Discourse uses this method to only allow follow for trusted users.
The idea originates from a HackerNews discussion: https://news.ycombinator.com/item?id=24924626
My "old" thoughts which came too big with a trust level and gamification system are here: #14156 (comment 258252735) cc @heather @JohnathanHunt @sytses
Intended users
User experience goal
Decrease spam bots registering and creating issues, as their content URLs are not followed anymore (and not indexed by crawlers).
Proposal
Add rel=nofollow
to all URLs posted by users who are
- not in the group / organization
- not at least reporter/developer
This makes search engine crawlers to ignore the URL and not index the relation. Bots will learn their in-effectiveness and pick other targets.
This applies to any Markdown content which gets rendered as URL.
- Descriptions in Issues/MRs
- Comments
- Wiki
- Snippets
Further details
This may need changes to our Markdown rendering engine.
A performance decrease is possible, this is effectively to determine for large scale instances.

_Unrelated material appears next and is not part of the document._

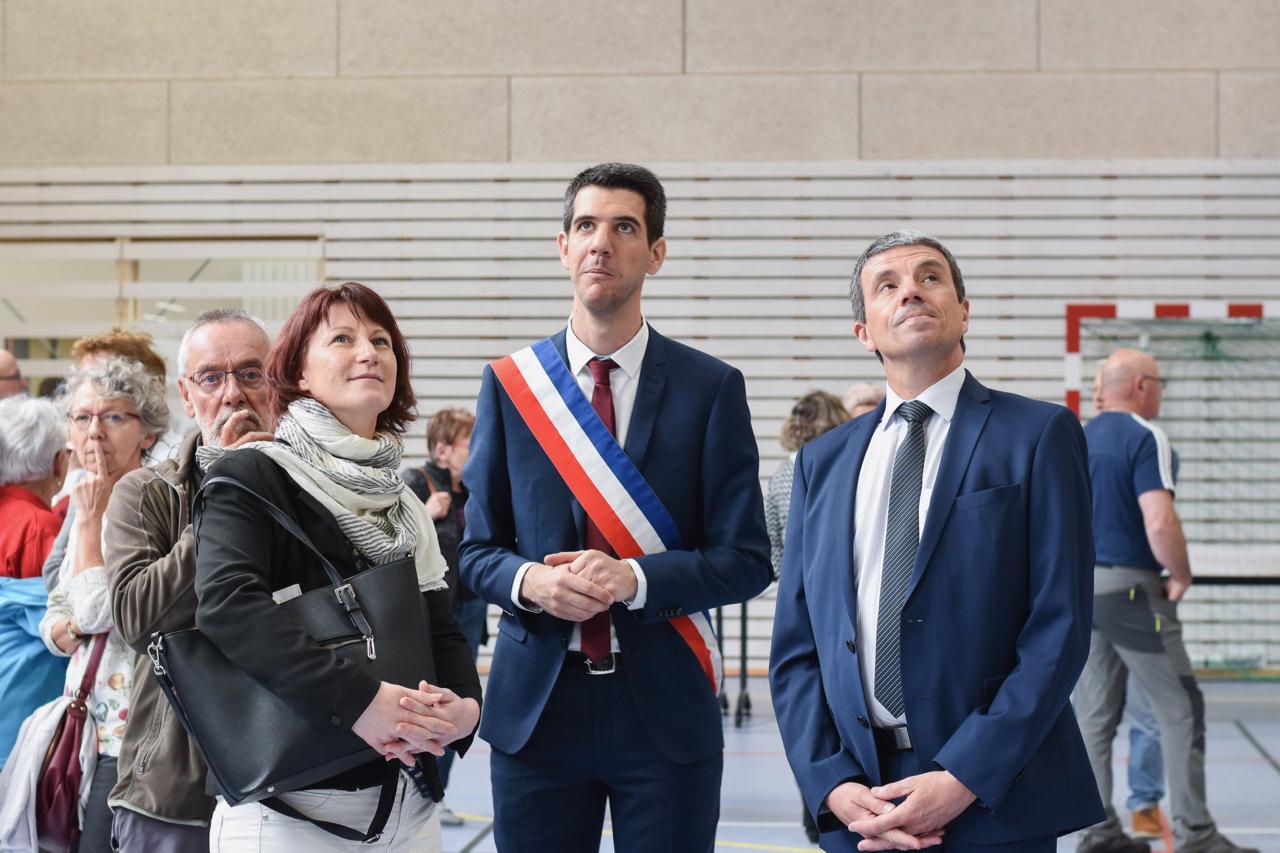 Le Maire, En Discussion Avec M. Le Préfet Et Valérie DEPIERRE, Vice-présidente De La Région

Therefore I recommend to make this an option on the instance level for administrators, disabled by default.
Permissions and Security
Documentation
Settings and descriptions for security: https://docs.gitlab.com/ee/security/README.html
It may need a note for troubleshooting too.
Availability & Testing
- Performance impact
What does success look like, and how can we measure that?
Less spam reports from public self-hosted instances. Positive impact on GitLab.com when enabled, and bots learning that their URLs are not followed anymore.
What is the type of buyer?
This should be a Core feature available for everyone.
Is this a cross-stage feature?
Manage Access for enabling the setting, and the URL renderer in the backend. It may touch editor (snippets) and wiki too.